[[ READING TEXT open ]]

Lesson 6: Estimating and comparing treatment means

Lesson 6 learning objectives

At the end of this lesson, students will …

  • Generate predictions from a mixed model.
  • Test specific hypotheses with contrasts.
  • Compare multiple group means and correct for multiple comparisons.

Estimated marginal means

  • You might know the term “least square means” or “lsmeans” if you are a SAS user
  • Estimated marginal means (EMM) are the same thing as lsmeans in most cases.
  • Least squares method is not always used to calculate them, so we should call them EMM

Estimated marginal means are estimates

  • EMMs are predictions estimated from a model, not data
  • They are functions of model parameters
  • Sensitive to all assumptions made in constructing the model.
  • (All models are wrong and only some of them are useful!)

[[ READING TEXT closed ]]

THINGS TO DO:
**A)** In the lesson on estimated marginal means, why should these values be called EMM instead of least squares means?
**B)** Decide whether each statement agrees with the lesson on estimated marginal means, and answer yes or no, quoting the deciding words: (i) EMMs are estimated from the data rather than from a model; (ii) one objective of the lesson is to correct for multiple comparisons; (iii) EMMs are sensitive to all assumptions made in building the model.
**C)** Continue the lesson on estimated marginal means from its last line.
The lines after this point are separate material with no connection to the lesson on estimated marginal means.

[[ COLLECTED DATA open ]]

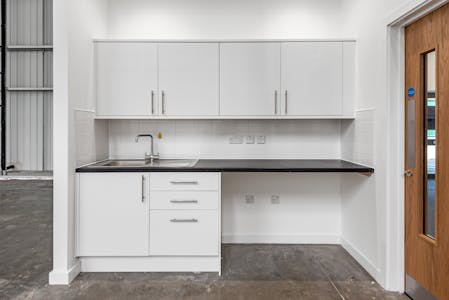 Unit 3E Capital Park, BANKHEAD AVENUE, Edinburgh, Industrial/Logistics / Trade / Warehouse To Let - DSC_7313.jpg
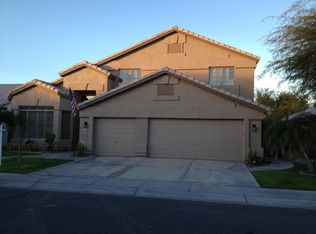4412 W Walton Way, Chandler, AZ 85226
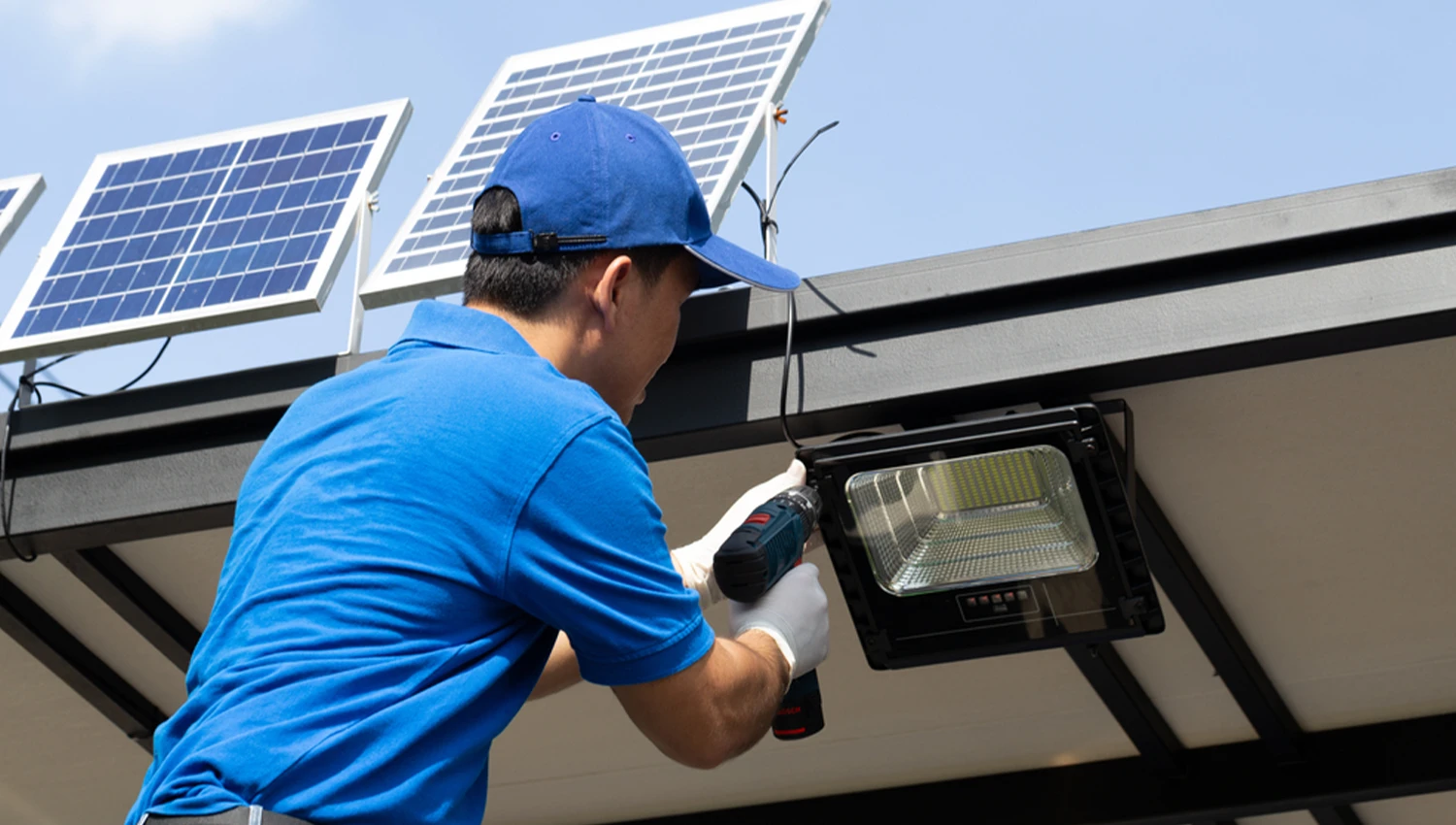 2-lampara-solar-exterior-A-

[[ COLLECTED DATA closed ]]

YOUR RESPONSES:
**A)** The least squares method is not always used to calculate them.

**B)**
(i) No: "EMMs are predictions estimated from a model, not data"
(ii) Yes: "Compare multiple group means and correct for multiple comparisons."
(iii) Yes: "Sensitive to all assumptions made in constructing the model."

**C)**
  • “Marginal” because they’re averaged across the margins of all other fixed and random effects in the model

Estimated means are population-level predictions

  • Confidence interval or uncertainty around an estimated marginal mean is not the same thing as the range of variation in the population
  • Example: population-level mean of the height of an adult female in the United States is 161.3 cm (5’ 3.5”)
  • 90% confidence interval goes from 160.9 cm to 161.6 cm (5’ 3.38” to 5’ 3.63”).
  • Mean was estimated from a sample of 5,510 women
  • We are very confident we know the mean within a tiny range
  • But if we took a random adult female from the United States and measured her height, does that mean we are 90% confident it would be between 160.9 cm and 161.6 cm? No!
  • In fact, the 5th and 95th percentile are 149.8 cm (4’11”) and 172.5 cm (5’8”)
  • 90% of females’ heights are between those much more widely separated values
  • Estimated marginal means tell us the most likely expected value of a random individual from the population, not about the variation in the population itself
  • Especially keep this in mind when averaging the estimated means across random effects and other fixed effects

The emmeans package

  • Developed by Russ Lenth, an emeritus statistics professor from the University of Iowa (Thanks Russ!)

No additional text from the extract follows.